**Aim of the task**:
Rewrite all of the data below, replacing every "white baseboard" with "white skirting board" and keeping everything else the same. Leave the pictures out.

------------------------

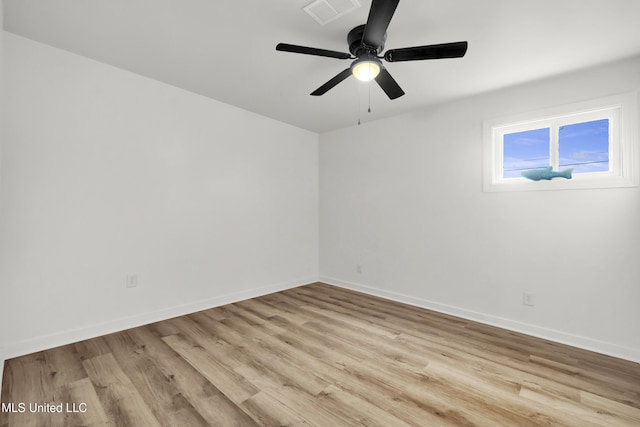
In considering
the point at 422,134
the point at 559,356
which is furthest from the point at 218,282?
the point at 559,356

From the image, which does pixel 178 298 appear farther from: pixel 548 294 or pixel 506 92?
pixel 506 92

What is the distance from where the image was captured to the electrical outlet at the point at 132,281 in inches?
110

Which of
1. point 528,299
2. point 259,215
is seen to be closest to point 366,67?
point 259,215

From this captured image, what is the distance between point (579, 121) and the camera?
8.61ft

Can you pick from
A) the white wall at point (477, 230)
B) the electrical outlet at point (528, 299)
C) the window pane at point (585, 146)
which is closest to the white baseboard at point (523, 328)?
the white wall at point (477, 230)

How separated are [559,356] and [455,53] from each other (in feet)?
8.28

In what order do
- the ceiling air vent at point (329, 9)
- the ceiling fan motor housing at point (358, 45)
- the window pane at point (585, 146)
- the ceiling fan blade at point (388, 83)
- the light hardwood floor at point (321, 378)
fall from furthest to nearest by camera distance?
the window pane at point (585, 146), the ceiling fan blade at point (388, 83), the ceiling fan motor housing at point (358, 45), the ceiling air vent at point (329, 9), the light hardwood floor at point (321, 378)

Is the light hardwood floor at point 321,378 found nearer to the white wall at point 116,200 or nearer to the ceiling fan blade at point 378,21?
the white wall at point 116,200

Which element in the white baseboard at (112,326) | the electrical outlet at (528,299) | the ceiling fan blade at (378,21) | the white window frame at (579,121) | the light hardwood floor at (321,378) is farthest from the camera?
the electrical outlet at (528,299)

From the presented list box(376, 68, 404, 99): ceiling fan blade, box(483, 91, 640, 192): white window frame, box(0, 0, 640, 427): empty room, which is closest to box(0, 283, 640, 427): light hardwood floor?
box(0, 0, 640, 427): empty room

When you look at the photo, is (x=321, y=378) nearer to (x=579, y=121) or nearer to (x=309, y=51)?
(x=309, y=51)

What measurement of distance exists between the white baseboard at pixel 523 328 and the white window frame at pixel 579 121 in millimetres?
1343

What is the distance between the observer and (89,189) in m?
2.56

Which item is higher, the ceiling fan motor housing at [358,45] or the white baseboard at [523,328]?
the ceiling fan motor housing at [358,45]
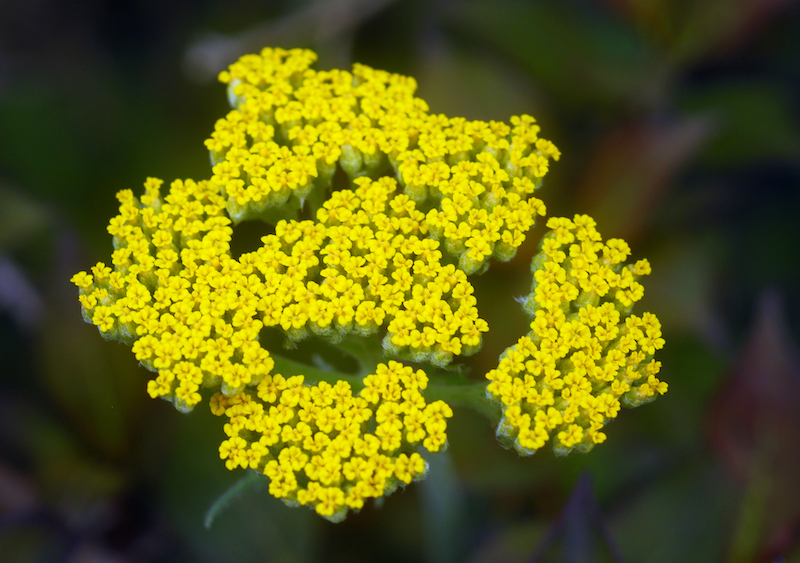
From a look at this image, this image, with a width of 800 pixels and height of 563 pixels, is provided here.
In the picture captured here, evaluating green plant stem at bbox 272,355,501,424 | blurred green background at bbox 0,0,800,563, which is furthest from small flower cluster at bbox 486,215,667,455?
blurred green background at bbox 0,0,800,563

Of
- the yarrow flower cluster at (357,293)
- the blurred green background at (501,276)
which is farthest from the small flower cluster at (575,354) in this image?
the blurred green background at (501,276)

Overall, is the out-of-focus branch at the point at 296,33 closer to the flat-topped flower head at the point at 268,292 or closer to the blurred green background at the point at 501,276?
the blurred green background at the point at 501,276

------------------------

**Result below**:
In considering
the point at 422,134
the point at 559,356
which is furthest from the point at 218,282?
the point at 559,356

From the image, which does pixel 178 298 appear farther from: pixel 548 294 or pixel 506 92?
pixel 506 92

What is the distance from where the image was captured to the electrical outlet at the point at 132,281 in inches?
110

Which of
1. point 528,299
2. point 259,215
is seen to be closest to point 366,67?
point 259,215

From this captured image, what is the distance between point (579, 121) and the camera?
8.61ft

Can you pick from
A) the white wall at point (477, 230)
B) the electrical outlet at point (528, 299)
C) the window pane at point (585, 146)
which is closest to the white skirting board at point (523, 328)?
the white wall at point (477, 230)

How separated are [559,356] and [455,53] from each other (in feet)?
8.28

In what order do
- the ceiling air vent at point (329, 9)
- the ceiling fan motor housing at point (358, 45)
- the window pane at point (585, 146)
- the ceiling fan blade at point (388, 83)
- the light hardwood floor at point (321, 378)
fall from furthest to nearest by camera distance?
the window pane at point (585, 146), the ceiling fan blade at point (388, 83), the ceiling fan motor housing at point (358, 45), the ceiling air vent at point (329, 9), the light hardwood floor at point (321, 378)

Is the light hardwood floor at point 321,378 found nearer to the white wall at point 116,200 or nearer to the ceiling fan blade at point 378,21?
the white wall at point 116,200

Which element in the white skirting board at (112,326) | the electrical outlet at (528,299) | the ceiling fan blade at (378,21) | the white window frame at (579,121) | the light hardwood floor at (321,378) is farthest from the camera?
the electrical outlet at (528,299)

From the presented list box(376, 68, 404, 99): ceiling fan blade, box(483, 91, 640, 192): white window frame, box(0, 0, 640, 427): empty room, which is closest to box(0, 283, 640, 427): light hardwood floor?
box(0, 0, 640, 427): empty room

When you look at the photo, is (x=321, y=378) nearer to (x=579, y=121) or nearer to (x=309, y=51)?
(x=309, y=51)

What measurement of distance exists between the white skirting board at pixel 523 328 and the white window frame at pixel 579 121 in millimetres?
1343

What is the distance between the observer and (89,189) in m?
2.56

Which item is higher, the ceiling fan motor housing at [358,45] or the white skirting board at [523,328]?
the ceiling fan motor housing at [358,45]
From a look at this image, this image, with a width of 800 pixels and height of 563 pixels, is provided here.
In the picture captured here, evaluating green plant stem at bbox 272,355,501,424 | blurred green background at bbox 0,0,800,563, which is furthest from small flower cluster at bbox 486,215,667,455?
blurred green background at bbox 0,0,800,563

Of
- the yarrow flower cluster at (357,293)
- the blurred green background at (501,276)
which is farthest from the small flower cluster at (575,354) in this image?
the blurred green background at (501,276)

Overall, is the out-of-focus branch at the point at 296,33 closer to the flat-topped flower head at the point at 268,292 or closer to the blurred green background at the point at 501,276?
the blurred green background at the point at 501,276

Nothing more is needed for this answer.